È un caleidoscopio di influenze, un viaggio attraverso l'evoluzione del linguaggio jazzistico contemporaneo, dove ogni traccia diventa il ritratto sonoro di un'emozione, di un ricordo, di un momento cristallizzato nel tempo.
Luca Gusella, milanese classe 1962 e diplomatosi al Conservatorio Giuseppe Verdi di Milano nel 1986, è unanimemente considerato dalla critica nel novero dei migliori musicisti jazz italiani.
La sua storia artistica è quella di un esploratore sonoro che ha saputo attraversare confini stilistici apparentemente invalicabili, collaborando con giganti della musica come Ray Charles, Barry White, Giorgio Gaslini e Franco Battiato.
Ma "Portraits" rappresenta qualcosa di diverso nella sua carriera: qui Gusella non è più il sideman di lusso, il percussionista ricercato dalle grandi orchestre. È il leader di un trio che ha trovato la sua voce distintiva, il narratore di storie che si dipanano attraverso marimba, vibrafono e timpani con una naturalezza che sconfina nell'incantesimo.
Il trio si completa con Andrea Grossi al contrabbasso e Alessandro Rossi alla batteria, due musicisti che non si limitano a fornire una sezione ritmica di supporto, ma diventano co-protagonisti di un dialogo musicale di rara intensità. L'arte dell'improvvisazione è "diventata un caleidoscopio di influenze" le più differenti, e questo album ne è la perfetta dimostrazione.

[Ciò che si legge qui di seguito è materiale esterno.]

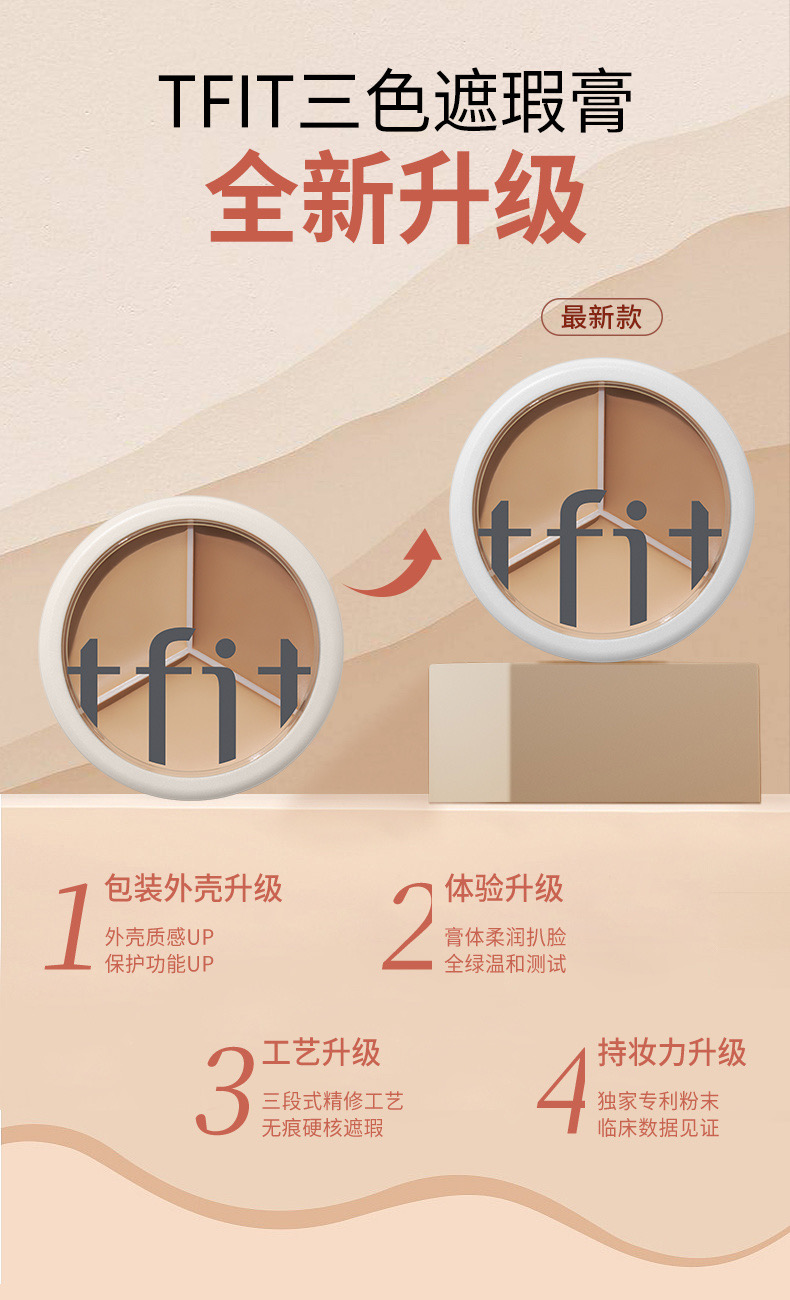 TFIT三色遮瑕膏
全新升级

最新款

tfit

tfit

1 包装外壳升级
外壳质感UP
保护功能UP

2 体验升级
膏体柔润扒脸
全绿温和测试

3 工艺升级
三段式精修工艺
无痕硬核遮瑕

4 持妆力升级
独家专利粉末
临床数据见证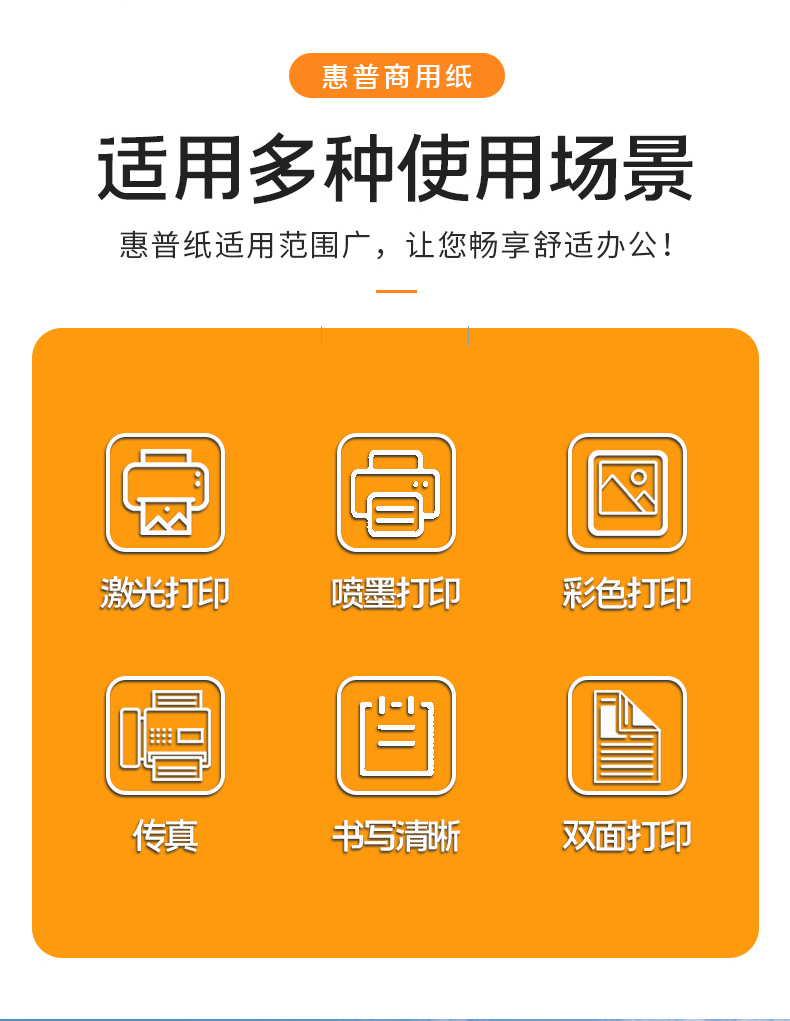 惠普商用纸

适用多种使用场景

惠普纸适用范围广，让您畅享舒适办公！

激光打印

喷墨打印

彩色打印

传真

书写清晰

双面打印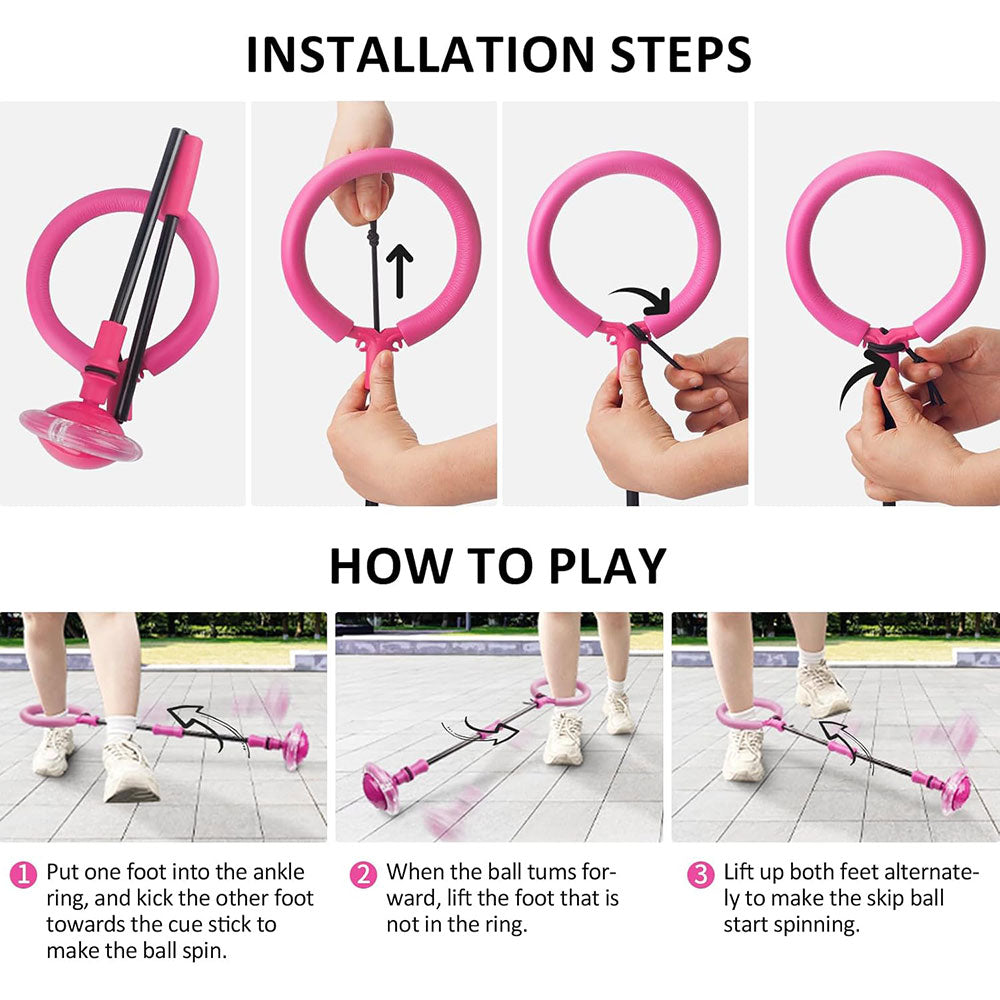 INSTALLATION STEPS

HOW TO PLAY

1 Put one foot into the ankle ring, and kick the other foot towards the cue stick to make the ball spin.

2 When the ball tums forward, lift the foot that is not in the ring.

3 Lift up both feet alternately to make the skip ball start spinning.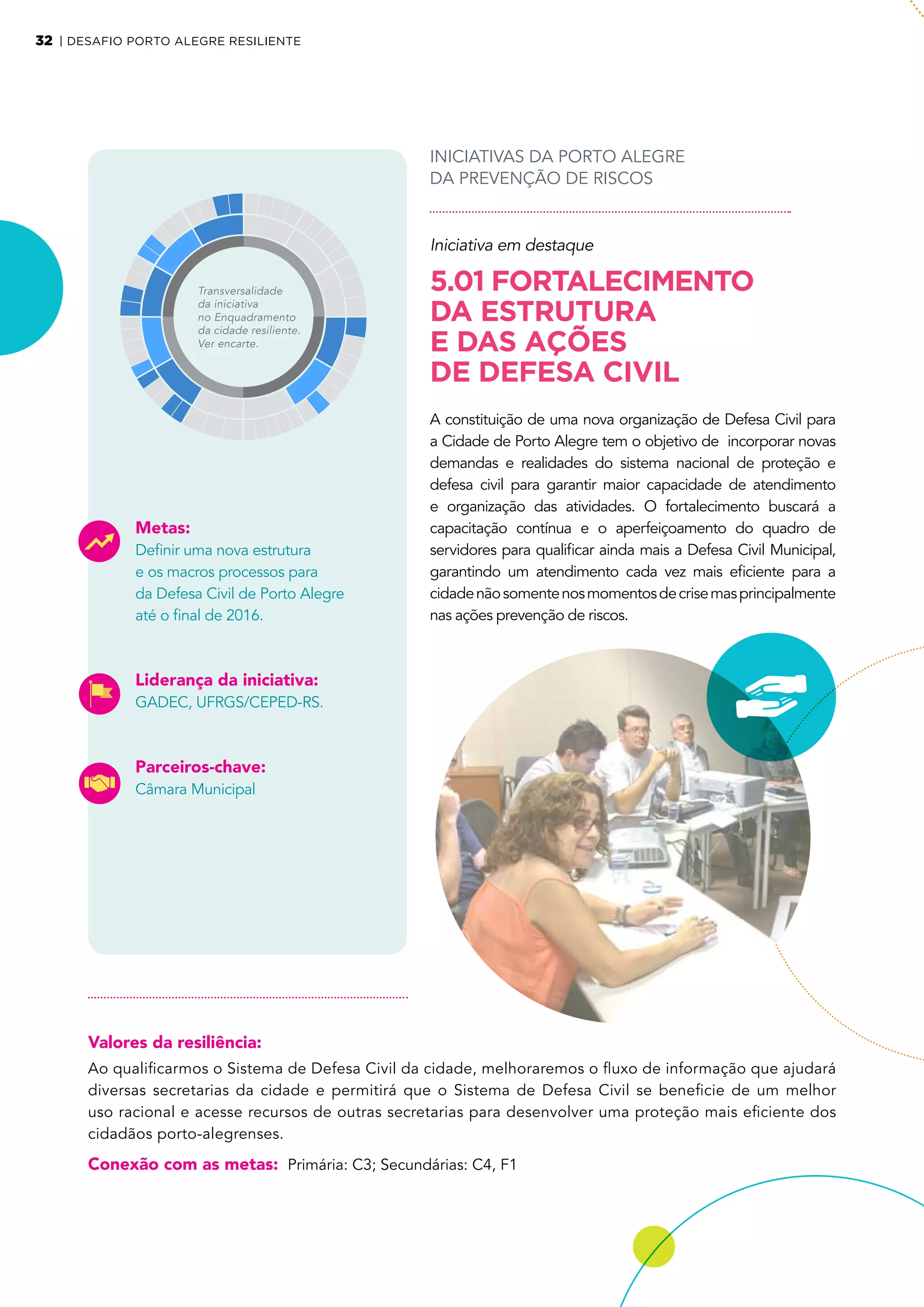 32 | DESAFIO PORTO ALEGRE RESILIENTE

Transversalidade da iniciativa no Enquadramento da cidade resiliente. Ver encarte.

Metas:
Definir uma nova estrutura e os macros processos para da Defesa Civil de Porto Alegre até o final de 2016.

Liderança da iniciativa:
GADEC, UFRGS/CEPED-RS.

Parceiros-chave:
Câmara Municipal

INICIATIVAS DA PORTO ALEGRE DA PREVENÇÃO DE RISCOS

Iniciativa em destaque

5.01 FORTALECIMENTO DA ESTRUTURA E DAS AÇÕES DE DEFESA CIVIL

A constituição de uma nova organização de Defesa Civil para a Cidade de Porto Alegre tem o objetivo de incorporar novas demandas e realidades do sistema nacional de proteção e defesa civil para garantir maior capacidade de atendimento e organização das atividades. O fortalecimento buscará a capacitação contínua e o aperfeiçoamento do quadro de servidores para qualificar ainda mais a Defesa Civil Municipal, garantindo um atendimento cada vez mais eficiente para a cidade não somente nos momentos de crise mas principalmente nas ações prevenção de riscos.

Valores da resiliência:
Ao qualificarmos o Sistema de Defesa Civil da cidade, melhoraremos o fluxo de informação que ajudará diversas secretarias da cidade e permitirá que o Sistema de Defesa Civil se beneficie de um melhor uso racional e acesse recursos de outras secretarias para desenvolver uma proteção mais eficiente dos cidadãos porto-alegrenses.

Conexão com as metas: Primária: C3; Secundárias: C4, F1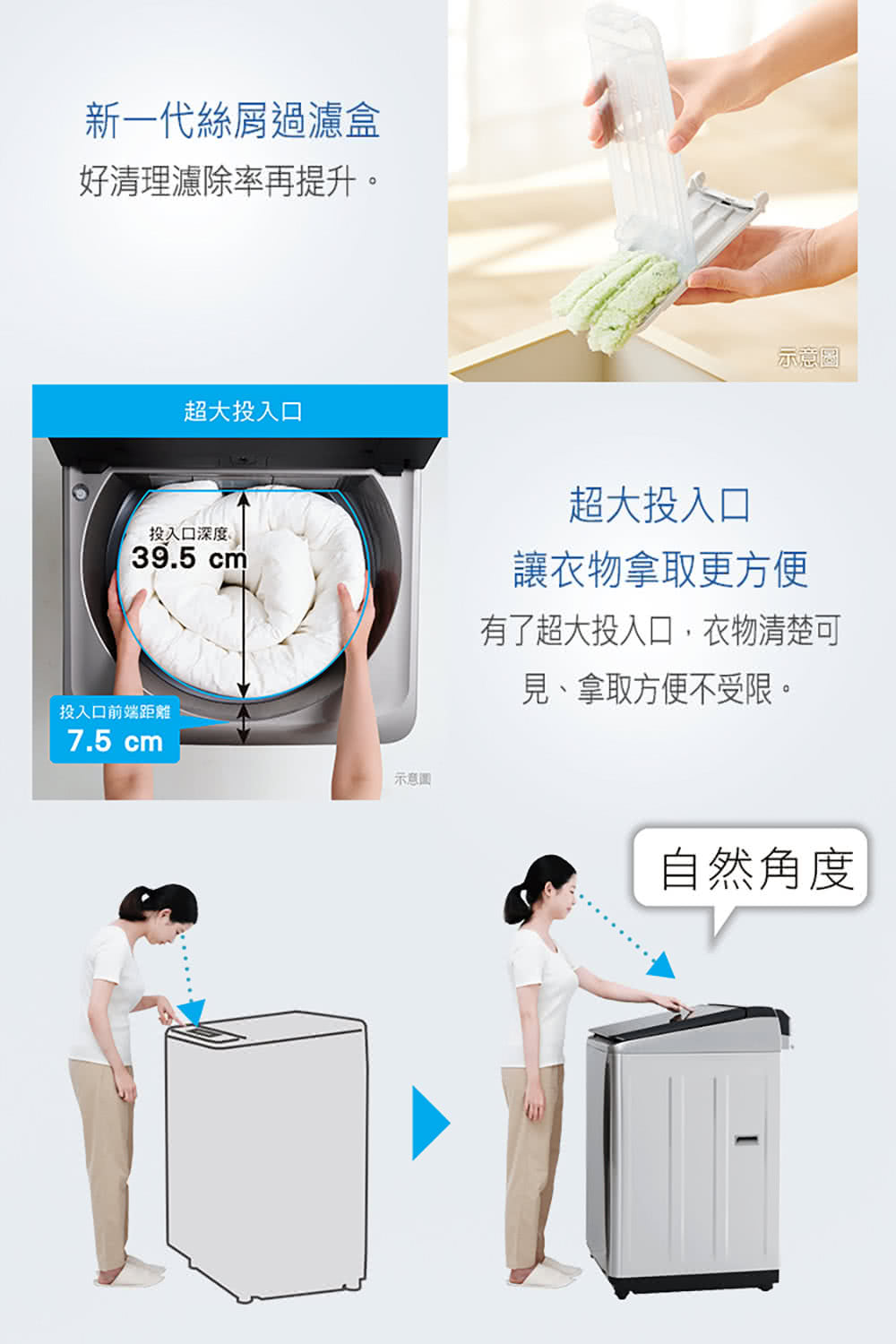 新一代絲屑過濾盒
好清理濾除率再提升。

示意圖

超大投入口

投入口深度
39.5 cm

投入口前端距離
7.5 cm

示意圖

超大投入口
讓衣物拿取更方便
有了超大投入口，衣物清楚可見、拿取方便不受限。

自然角度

La chimica tra i tre musicisti è palpabile fin dalle prime battute. Non c'è mai la sensazione di un leader che detta i tempi a dei gregari, ma piuttosto di tre voci che si intrecciano, si rispondono, si completano in un continuum musicale che fluisce con organicità sorprendente.
La tracklist di "Portraits" rivela l'ampiezza della visione artistica del trio: da "Felix" a "Amanda", passando per "Time Remembered", "Giant Steps" e "Goodbye Pork Pie Hat", ogni brano è scelto per la sua capacità di diventare un quadro sonoro, un ritratto appunto.
La presenza di "Giant Steps" di Coltrane e "Goodbye Pork Pie Hat" di Mingus non è casuale: sono omaggi a due giganti che hanno ridefinito il concetto di improvvisazione jazzistica. Ma Gusella non si limita a renderli: li reinterpreta attraverso il prisma delle percussioni melodiche, creando versioni che mantengono l'essenza degli originali pur acquisendo una personalità completamente nuova.
"Time Remembered" di Bill Evans trova nelle mani di Gusella una dimensione quasi impressionista, dove ogni nota del vibrafono sembra dipingere riflessi di luce su una superficie d'acqua. È jazz cameristico nella sua forma più pura, dove il silenzio ha la stessa importanza delle note suonate.
Gusella non è un iconoclasta: è un innovatore che rispetta profondamente la tradizione jazz. La sua ricerca ritmica, le sue soluzioni armoniche inaspettate, i suoi sconfinamenti stilistici nascono sempre da una conoscenza profonda del linguaggio classico del jazz. È come se ogni brano fosse un ritratto cubista: riconosci il soggetto, ma lo vedi da angolazioni completamente nuove.
Il contrabbasso di Grossi fornisce non solo la fondazione armonica, ma anche una voce lirica che dialoga costantemente con le percussioni. La batteria di Rossi è tutt'altro che convenzionale: è percussione melodica, ritmo che diventa melodia, tempo che si fa racconto.
"Portraits" non è un album che si accontenta di facili consensi. Richiede un ascolto attento, curioso, disposto a lasciarsi sorprendere. È jazz per intenditori, ma anche musica accessibile per chi è disposto a intraprendere un viaggio sonoro fuori dagli schemi convenzionali.
Come ha scritto il Giornale, "ascoltare, ne vale la pena", e questa semplice affermazione racchiude l'essenza di questo lavoro: un album che merita tempo, attenzione, disponibilità all'ascolto profondo.
Con "Portraits", il Luca Gusella Trio si conferma una delle realtà più interessanti del panorama jazz italiano contemporaneo. È musica che guarda al futuro senza dimenticare le radici, che innova senza tradire, che sorprende senza mai scadere nella gratuità.